→ **Texto base**:
-=-=-=-=-
Blog do IFZ | 29/01/2025
A fome no mundo continua a crescer, impulsionada por conflitos, mudanças climáticas e crises econômicas. Segundo estimativas recentes, centenas de milhões de pessoas enfrentam insegurança alimentar severa, muitas delas em situações de guerra e deslocamento forçado. No entanto, os mecanismos internacionais de monitoramento da fome frequentemente falham em capturar a complexidade dessas crises e, pior, podem ser usados para minimizar ou ocultar a gravidade da situação. Diante desse cenário, a FIAN International alerta para a necessidade urgente de repensar a forma como monitoramos e respondemos à fome em contextos de conflito e crise.
Baixe aqui o estudo “Beyond Numbers: Rethinking Food Security Monitoring in Conflict and Crisis”
O sistema dominante de monitoramento da fome, representado pela Classificação Integrada da Fase de Segurança Alimentar (IPC), desempenha um papel central na definição de respostas humanitárias. Criado para avaliar a gravidade da insegurança alimentar e orientar doadores e organizações sobre onde agir, o IPC é amplamente utilizado para classificar crises alimentares e até determinar quando uma fome pode ser declarada oficialmente. No entanto, a dependência excessiva dessa abordagem técnica pode mascarar as verdadeiras causas da fome, transformando um fenômeno essencialmente político e de direitos humanos em um problema meramente estatístico.
O relatório mais recente da FIAN questiona a fragmentação entre os regimes humanitários e os mecanismos de direitos humanos no tratamento da fome. Em muitos casos, a fome extrema não surge apenas da escassez de alimentos, mas da marginalização sistêmica de comunidades inteiras, da destruição deliberada de meios de subsistência e do uso da alimentação como arma de guerra. Mesmo diante de evidências alarmantes de fome em massa, como no Sudão e em Gaza, a forma como esses dados são interpretados e utilizados pode variar de acordo com interesses políticos e geopolíticos.
-=-=-=-=-
→ **Objetivos**:
1. Responda às perguntas abaixo com base no texto sobre o monitoramento da fome.
(a) Qual organização alerta para a necessidade de repensar o monitoramento da fome e a resposta a ela?
(b) Qual é o nome do sistema dominante de monitoramento da fome?
(c) Quais lugares são citados como exemplos de evidências alarmantes de fome em massa?
2. Transcreva, sem nenhuma alteração, o trecho do texto sobre o monitoramento da fome que vai de "Baixe aqui o" até "problema meramente estatístico.".
-=-=-=-=-
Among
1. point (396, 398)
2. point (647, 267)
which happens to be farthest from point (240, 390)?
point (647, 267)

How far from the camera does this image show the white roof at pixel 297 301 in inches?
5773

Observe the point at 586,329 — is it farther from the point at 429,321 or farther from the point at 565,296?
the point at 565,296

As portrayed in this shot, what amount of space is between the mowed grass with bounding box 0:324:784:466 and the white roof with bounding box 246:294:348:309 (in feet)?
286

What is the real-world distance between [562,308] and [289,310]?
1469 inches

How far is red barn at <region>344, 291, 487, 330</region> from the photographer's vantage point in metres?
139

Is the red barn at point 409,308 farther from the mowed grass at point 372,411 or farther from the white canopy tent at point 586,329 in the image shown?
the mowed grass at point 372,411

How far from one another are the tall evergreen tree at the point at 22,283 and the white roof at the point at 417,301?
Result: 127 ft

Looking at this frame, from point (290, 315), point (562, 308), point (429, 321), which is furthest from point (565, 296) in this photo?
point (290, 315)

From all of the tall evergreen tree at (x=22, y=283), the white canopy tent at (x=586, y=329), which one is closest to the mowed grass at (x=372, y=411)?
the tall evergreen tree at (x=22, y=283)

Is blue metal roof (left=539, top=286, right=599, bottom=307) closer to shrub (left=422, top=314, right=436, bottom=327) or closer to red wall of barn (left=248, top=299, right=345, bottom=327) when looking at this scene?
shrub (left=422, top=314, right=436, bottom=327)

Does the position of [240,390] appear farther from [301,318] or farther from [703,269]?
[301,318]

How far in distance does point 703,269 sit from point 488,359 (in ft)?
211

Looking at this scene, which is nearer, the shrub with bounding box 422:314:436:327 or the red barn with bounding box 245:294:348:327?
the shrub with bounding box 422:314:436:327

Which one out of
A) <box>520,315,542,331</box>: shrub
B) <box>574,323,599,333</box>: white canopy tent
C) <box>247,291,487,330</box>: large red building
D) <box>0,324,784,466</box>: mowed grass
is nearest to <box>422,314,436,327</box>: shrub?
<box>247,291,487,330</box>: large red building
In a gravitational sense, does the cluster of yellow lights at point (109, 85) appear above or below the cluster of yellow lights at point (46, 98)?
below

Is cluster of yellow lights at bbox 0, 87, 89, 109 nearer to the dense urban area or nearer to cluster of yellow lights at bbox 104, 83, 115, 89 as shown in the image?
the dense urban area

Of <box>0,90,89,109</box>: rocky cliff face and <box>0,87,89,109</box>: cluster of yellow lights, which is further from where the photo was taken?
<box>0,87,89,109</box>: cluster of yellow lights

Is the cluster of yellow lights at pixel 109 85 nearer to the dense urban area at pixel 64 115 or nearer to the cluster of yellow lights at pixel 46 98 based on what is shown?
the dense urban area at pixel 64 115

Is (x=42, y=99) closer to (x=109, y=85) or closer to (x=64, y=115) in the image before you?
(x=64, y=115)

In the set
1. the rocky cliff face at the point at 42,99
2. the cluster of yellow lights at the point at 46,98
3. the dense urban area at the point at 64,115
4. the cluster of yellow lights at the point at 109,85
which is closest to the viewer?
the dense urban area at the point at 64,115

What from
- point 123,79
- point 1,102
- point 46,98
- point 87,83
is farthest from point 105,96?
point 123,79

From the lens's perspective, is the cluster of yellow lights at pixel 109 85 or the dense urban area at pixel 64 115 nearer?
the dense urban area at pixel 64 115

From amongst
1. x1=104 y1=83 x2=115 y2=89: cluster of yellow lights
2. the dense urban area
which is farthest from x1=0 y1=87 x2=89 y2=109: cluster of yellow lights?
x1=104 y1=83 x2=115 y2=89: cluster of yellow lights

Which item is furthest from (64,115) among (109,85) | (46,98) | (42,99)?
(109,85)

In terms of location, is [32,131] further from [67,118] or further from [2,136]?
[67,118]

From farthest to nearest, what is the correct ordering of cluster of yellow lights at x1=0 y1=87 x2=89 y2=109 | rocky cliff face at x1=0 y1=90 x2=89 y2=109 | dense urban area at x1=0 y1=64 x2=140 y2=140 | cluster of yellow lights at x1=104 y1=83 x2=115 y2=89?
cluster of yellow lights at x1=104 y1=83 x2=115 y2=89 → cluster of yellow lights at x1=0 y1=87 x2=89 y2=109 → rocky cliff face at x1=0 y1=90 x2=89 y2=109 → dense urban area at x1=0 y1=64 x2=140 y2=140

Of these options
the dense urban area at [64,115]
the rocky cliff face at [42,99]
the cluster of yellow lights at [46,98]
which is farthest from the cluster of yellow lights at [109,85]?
-=-=-=-=-
→ **Respostas dadas**:
1.
(a) A FIAN International.
(b) Classificação Integrada da Fase de Segurança Alimentar (IPC).
(c) O Sudão e Gaza.

2.
Baixe aqui o estudo “Beyond Numbers: Rethinking Food Security Monitoring in Conflict and Crisis”
O sistema dominante de monitoramento da fome, representado pela Classificação Integrada da Fase de Segurança Alimentar (IPC), desempenha um papel central na definição de respostas humanitárias. Criado para avaliar a gravidade da insegurança alimentar e orientar doadores e organizações sobre onde agir, o IPC é amplamente utilizado para classificar crises alimentares e até determinar quando uma fome pode ser declarada oficialmente. No entanto, a dependência excessiva dessa abordagem técnica pode mascarar as verdadeiras causas da fome, transformando um fenômeno essencialmente político e de direitos humanos em um problema meramente estatístico.